## Begin DATASET CONTENT
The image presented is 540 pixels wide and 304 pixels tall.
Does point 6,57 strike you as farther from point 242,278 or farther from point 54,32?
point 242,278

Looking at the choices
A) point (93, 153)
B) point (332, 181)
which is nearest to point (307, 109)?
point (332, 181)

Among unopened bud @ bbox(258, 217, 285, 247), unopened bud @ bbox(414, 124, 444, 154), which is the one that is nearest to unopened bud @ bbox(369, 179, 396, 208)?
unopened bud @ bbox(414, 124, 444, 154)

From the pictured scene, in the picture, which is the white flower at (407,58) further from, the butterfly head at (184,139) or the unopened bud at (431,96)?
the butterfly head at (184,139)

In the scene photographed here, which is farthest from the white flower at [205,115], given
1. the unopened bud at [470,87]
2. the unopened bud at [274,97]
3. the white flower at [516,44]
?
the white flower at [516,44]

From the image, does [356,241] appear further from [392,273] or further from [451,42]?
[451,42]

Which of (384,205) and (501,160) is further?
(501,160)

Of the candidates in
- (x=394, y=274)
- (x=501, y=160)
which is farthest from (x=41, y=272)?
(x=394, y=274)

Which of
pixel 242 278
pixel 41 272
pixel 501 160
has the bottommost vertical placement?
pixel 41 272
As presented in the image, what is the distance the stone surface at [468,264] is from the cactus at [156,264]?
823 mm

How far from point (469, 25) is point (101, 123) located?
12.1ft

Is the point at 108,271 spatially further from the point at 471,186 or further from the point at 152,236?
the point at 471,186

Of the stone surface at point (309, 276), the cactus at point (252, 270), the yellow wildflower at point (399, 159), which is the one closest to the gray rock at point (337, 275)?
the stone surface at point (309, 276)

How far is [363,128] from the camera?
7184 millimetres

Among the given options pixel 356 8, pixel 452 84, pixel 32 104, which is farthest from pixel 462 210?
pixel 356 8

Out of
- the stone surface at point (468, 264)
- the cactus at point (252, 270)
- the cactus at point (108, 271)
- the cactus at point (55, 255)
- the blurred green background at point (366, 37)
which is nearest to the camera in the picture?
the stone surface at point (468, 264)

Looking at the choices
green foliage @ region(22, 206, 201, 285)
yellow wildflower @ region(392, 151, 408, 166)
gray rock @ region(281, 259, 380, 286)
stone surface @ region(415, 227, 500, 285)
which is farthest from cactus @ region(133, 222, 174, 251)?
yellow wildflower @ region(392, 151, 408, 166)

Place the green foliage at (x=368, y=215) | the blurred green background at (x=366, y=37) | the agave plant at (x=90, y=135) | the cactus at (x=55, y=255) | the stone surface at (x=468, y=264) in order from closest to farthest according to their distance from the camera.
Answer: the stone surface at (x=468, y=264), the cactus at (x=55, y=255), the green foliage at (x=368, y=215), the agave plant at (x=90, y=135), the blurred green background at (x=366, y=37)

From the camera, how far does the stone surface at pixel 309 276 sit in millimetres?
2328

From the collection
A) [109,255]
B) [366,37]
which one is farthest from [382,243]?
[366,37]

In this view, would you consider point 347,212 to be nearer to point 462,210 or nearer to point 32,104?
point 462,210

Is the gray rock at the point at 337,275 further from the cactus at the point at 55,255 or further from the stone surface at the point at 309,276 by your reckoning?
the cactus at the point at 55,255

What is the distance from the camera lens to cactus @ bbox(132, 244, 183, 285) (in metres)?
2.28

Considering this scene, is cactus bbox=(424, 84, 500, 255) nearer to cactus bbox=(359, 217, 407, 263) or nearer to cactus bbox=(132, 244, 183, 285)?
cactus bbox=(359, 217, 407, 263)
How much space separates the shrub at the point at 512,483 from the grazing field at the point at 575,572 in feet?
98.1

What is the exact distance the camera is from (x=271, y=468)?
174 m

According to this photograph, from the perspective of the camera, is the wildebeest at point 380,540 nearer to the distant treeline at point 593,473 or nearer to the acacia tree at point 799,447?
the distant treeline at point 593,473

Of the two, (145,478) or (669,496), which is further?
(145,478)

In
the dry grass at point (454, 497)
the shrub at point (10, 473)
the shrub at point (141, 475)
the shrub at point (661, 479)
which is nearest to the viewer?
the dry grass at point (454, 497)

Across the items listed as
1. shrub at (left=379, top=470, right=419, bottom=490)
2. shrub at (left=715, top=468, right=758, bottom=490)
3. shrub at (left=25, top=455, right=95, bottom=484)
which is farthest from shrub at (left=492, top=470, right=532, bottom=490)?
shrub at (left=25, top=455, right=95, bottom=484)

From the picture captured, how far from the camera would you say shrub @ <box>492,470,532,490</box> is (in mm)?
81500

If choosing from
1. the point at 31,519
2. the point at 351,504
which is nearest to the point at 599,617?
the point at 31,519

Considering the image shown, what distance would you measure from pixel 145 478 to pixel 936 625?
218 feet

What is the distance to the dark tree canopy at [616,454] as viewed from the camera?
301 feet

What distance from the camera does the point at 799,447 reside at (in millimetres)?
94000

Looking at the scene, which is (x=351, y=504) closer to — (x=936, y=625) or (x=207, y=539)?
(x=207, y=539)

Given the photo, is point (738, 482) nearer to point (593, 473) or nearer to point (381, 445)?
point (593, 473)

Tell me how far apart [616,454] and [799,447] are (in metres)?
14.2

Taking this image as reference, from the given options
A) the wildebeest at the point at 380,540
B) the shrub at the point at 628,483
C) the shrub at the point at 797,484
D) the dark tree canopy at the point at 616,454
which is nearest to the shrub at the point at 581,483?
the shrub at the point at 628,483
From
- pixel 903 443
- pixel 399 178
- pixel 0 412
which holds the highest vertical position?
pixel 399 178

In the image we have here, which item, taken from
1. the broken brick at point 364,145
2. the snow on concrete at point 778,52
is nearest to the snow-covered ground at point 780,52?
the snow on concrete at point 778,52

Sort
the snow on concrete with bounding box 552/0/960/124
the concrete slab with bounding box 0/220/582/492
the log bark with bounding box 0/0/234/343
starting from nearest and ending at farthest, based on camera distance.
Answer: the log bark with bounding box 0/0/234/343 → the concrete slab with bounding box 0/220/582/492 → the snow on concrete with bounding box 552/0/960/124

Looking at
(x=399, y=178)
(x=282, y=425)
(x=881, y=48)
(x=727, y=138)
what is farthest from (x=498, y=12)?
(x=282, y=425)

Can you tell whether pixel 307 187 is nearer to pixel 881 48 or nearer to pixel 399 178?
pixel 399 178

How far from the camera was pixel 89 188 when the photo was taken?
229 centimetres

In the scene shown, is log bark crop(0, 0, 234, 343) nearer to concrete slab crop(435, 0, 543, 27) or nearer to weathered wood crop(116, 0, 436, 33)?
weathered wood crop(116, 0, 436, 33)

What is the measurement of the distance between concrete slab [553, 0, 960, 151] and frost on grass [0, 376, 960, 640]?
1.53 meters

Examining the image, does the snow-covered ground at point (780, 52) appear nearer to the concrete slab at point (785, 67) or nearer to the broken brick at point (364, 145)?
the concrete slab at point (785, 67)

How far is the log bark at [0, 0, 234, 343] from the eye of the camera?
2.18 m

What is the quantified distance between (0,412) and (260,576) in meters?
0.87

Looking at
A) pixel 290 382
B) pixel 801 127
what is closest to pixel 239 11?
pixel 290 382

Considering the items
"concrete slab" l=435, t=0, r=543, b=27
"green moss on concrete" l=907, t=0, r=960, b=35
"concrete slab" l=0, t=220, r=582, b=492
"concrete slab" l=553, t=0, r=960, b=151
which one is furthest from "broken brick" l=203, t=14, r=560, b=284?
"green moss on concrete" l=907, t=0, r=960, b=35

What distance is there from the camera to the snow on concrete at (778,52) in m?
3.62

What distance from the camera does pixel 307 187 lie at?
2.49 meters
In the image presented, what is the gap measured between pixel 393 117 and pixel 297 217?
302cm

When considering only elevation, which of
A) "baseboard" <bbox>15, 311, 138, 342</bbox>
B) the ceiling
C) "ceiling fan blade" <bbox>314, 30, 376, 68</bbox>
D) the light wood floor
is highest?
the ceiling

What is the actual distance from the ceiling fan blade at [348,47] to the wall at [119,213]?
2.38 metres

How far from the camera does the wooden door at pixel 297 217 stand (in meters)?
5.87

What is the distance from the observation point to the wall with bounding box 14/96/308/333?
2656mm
## End DATASET CONTENT
_TASK BRIEF_. Show every line of the records above that contains the word "feet", treating uppercase and lowercase as different.

_TASK ANSWER_.
How much space separates the shrub at the point at 512,483 from the grazing field at the point at 575,572 in feet?
218 feet
301 feet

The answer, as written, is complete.